• PROVIDED PASSAGE:

⟨

The World Inside is one of Robert Silverberg’s relatively few fixups [1], being composed of six stories published from 1970-71 [2]. It was published in book form by Doubleday in July 1971, though the book I read was the September 1972 Signet paperback.

The stories feature distinct plots (though they aren’t very strongly plotted) but recurring characters in which a peripheral character in one story will be a main character in another and vice versa. They all share the same basic setting (Urban Monad 116) and, together, paint a picture of a future society in 2381 where overpopulation has been embraced and many billions of people actually take up less land area than they do now, as almost everyone has been packed into immense skyscrapers called “Urban Monads”, several of which form physically proximate but socially isolated “constellations”. Within these vast and heavily populated buildings, a velvet-gloved dystopia lurks behind lots of late 60s/early 70s sex, drugs, and rock’n’roll. Almost all of Silverberg’s 70s works are a barrel of laughs but this one is even more Leonard Cohenesquely suicidally depressed than most. And I have a hard time taking the physical and social structures seriously. But it is a very thought-provoking book that focuses on a kind of social science fiction that seems to have undeservedly become less popular than it was. The books that most spring to mind in connection with this are Make Room! Make Room! by Harry Harrison (for the overpopulation), Brave New World by Aldous Huxley (for the hedonistic dystopia), and both The Caves of Steel and The Naked Sun by Isaac Asimov (for the claustrophobia/philia and the packed/isolated social structures).

⟩

• Stored items:
⟨

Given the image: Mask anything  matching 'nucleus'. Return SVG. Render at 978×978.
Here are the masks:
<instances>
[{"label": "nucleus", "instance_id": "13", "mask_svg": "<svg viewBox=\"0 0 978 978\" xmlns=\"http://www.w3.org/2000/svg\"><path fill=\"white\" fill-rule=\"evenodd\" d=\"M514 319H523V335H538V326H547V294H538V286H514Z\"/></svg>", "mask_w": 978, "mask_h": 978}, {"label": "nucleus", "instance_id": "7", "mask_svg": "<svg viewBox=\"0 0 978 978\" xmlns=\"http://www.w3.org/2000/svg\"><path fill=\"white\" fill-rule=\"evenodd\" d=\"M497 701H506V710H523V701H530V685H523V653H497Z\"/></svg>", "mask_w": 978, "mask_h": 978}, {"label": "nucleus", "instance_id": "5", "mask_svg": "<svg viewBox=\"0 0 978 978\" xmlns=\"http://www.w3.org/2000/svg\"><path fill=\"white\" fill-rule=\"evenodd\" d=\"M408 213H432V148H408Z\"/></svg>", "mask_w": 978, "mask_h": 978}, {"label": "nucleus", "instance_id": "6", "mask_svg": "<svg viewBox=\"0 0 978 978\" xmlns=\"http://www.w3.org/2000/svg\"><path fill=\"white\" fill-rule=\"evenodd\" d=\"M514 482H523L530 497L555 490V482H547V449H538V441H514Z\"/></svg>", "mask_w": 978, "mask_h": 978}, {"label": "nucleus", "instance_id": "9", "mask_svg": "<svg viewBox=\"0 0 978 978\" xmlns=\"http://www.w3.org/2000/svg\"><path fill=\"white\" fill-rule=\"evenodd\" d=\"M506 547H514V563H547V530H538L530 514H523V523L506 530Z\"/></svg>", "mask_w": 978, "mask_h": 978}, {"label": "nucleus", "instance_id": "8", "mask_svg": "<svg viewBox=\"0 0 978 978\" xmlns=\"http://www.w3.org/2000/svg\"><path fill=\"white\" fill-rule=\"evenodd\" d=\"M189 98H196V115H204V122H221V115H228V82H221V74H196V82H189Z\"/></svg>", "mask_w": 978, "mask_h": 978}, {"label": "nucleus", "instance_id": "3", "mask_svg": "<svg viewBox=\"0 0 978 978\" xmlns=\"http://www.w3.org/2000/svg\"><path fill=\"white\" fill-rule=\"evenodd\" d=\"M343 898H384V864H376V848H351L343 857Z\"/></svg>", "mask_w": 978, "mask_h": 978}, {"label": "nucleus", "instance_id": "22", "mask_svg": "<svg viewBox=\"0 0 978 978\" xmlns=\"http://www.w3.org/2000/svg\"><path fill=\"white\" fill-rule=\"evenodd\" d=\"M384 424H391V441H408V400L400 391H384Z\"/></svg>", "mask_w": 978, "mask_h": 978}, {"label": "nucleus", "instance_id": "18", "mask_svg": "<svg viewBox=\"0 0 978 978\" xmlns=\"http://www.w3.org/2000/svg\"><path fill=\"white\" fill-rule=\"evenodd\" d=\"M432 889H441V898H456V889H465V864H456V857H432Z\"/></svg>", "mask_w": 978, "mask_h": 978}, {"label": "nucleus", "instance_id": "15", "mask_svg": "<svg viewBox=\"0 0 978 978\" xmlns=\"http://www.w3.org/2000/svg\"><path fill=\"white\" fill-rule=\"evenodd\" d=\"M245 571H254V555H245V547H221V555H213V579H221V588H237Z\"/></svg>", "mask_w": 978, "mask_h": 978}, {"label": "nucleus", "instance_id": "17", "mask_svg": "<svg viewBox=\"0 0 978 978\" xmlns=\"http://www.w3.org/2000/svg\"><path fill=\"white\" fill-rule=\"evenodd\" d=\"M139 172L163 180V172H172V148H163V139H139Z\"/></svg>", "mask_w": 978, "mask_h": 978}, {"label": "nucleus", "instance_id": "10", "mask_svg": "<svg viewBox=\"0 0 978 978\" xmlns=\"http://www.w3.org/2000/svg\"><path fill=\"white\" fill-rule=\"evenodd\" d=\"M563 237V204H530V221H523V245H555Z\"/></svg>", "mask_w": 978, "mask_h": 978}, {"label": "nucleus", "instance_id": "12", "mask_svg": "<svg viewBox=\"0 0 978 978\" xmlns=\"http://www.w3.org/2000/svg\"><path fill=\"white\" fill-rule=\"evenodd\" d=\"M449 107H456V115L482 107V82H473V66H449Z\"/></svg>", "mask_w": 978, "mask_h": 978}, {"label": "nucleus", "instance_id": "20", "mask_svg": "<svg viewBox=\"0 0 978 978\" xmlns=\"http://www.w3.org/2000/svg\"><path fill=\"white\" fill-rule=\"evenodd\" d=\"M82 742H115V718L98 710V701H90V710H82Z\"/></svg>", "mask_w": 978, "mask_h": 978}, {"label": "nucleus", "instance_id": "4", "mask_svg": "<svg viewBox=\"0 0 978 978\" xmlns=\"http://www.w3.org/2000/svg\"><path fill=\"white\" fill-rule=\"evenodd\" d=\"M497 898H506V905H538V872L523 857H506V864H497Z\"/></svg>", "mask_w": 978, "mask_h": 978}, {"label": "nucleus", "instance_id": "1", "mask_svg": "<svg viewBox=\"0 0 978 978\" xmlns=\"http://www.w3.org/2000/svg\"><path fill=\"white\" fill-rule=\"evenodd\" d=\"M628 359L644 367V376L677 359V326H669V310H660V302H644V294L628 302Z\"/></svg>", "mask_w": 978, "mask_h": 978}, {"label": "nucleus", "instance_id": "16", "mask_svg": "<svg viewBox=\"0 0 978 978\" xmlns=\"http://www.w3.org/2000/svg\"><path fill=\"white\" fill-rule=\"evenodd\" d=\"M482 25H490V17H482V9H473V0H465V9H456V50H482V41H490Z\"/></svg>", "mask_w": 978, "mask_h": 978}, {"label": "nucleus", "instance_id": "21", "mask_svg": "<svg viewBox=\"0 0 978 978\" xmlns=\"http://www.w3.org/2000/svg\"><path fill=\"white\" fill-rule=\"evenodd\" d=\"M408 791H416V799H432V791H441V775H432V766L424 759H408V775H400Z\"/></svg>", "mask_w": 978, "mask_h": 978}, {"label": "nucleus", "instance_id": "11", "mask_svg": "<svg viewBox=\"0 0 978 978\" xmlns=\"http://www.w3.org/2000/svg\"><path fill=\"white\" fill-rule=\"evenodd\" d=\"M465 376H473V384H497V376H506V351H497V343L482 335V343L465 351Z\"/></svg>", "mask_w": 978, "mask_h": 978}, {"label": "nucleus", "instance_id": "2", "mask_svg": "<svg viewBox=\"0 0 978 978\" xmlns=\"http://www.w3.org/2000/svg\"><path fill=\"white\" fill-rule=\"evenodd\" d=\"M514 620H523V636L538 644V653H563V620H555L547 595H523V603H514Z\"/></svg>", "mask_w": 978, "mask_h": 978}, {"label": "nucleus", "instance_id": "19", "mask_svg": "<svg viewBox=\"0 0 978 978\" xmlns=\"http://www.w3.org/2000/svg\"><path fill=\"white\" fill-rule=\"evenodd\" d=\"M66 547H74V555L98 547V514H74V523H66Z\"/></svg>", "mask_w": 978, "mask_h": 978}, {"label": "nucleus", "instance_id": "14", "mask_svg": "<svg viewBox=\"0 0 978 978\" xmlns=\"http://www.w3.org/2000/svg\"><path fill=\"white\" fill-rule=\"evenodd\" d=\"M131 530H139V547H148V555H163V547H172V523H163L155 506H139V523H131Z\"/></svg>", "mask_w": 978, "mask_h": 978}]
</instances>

⟩

• WHAT THIS TASK INVOLVES:
Answer these questions from the review of The World Inside:
1. Which publisher brought out the book in July 1971?
2. In what year is the future society set?
3. Which Harry Harrison book does the review mention?
The data above stands apart from the review and is not connected to it.

• ANSWER AREA:
1. Doubleday
2. 2381
3. Make Room! Make Room!